Copy out all the items below, switching every "blue jacket" to "navy coat" and keeping everything else the same.

Raw data ::
::::
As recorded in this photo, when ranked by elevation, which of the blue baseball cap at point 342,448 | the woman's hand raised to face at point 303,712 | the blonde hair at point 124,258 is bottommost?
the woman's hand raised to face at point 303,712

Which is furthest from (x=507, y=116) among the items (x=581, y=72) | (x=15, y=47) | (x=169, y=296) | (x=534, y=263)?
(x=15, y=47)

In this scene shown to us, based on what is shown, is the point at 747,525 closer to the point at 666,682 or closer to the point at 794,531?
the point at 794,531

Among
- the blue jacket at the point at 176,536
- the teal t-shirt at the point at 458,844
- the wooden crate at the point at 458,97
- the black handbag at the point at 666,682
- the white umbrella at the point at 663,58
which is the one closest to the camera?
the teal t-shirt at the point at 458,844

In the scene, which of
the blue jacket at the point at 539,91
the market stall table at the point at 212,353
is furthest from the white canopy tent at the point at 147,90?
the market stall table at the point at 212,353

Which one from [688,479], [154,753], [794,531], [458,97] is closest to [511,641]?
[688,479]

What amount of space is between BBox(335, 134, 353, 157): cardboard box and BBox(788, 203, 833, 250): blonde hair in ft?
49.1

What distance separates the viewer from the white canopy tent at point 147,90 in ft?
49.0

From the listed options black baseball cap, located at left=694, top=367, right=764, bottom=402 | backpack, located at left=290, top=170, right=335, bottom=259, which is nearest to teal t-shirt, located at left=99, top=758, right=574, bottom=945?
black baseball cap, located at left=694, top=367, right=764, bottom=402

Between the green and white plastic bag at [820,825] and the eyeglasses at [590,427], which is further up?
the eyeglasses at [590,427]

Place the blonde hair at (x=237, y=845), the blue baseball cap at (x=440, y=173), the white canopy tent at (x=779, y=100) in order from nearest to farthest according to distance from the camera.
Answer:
::::
Task response ::
As recorded in this photo, when ranked by elevation, which of the blue baseball cap at point 342,448 | the woman's hand raised to face at point 303,712 | the blonde hair at point 124,258 is bottommost?
the woman's hand raised to face at point 303,712

Which is furthest from (x=507, y=116) among the items (x=581, y=72) | (x=15, y=47) | (x=169, y=296) | (x=534, y=263)?
(x=15, y=47)

In this scene shown to us, based on what is shown, is the point at 747,525 closer to the point at 666,682 or closer to the point at 794,531?
the point at 794,531

Among
- the navy coat at the point at 176,536
- the teal t-shirt at the point at 458,844
- the wooden crate at the point at 458,97
- the black handbag at the point at 666,682
- the white umbrella at the point at 663,58
which is the one closest to the camera?
the teal t-shirt at the point at 458,844

In the scene, which of
the navy coat at the point at 539,91
the market stall table at the point at 212,353
is furthest from the white canopy tent at the point at 147,90?
the market stall table at the point at 212,353

Which one from [688,479], [154,753], [794,531], [458,97] is closest to [511,641]?
[688,479]

What amount of space is between BBox(335, 134, 353, 157): cardboard box and BBox(788, 203, 833, 250): blonde hair in ft?
49.1

What distance separates the viewer from the white canopy tent at point 147,90 in ft?
49.0

From the listed options black baseball cap, located at left=694, top=367, right=764, bottom=402 | backpack, located at left=290, top=170, right=335, bottom=259, which is nearest to teal t-shirt, located at left=99, top=758, right=574, bottom=945?
black baseball cap, located at left=694, top=367, right=764, bottom=402

Between the green and white plastic bag at [820,825] and the eyeglasses at [590,427], which is further up?
the eyeglasses at [590,427]

Place the blonde hair at (x=237, y=845), the blue baseball cap at (x=440, y=173), the white canopy tent at (x=779, y=100) in order from nearest to farthest according to distance from the camera.
Answer:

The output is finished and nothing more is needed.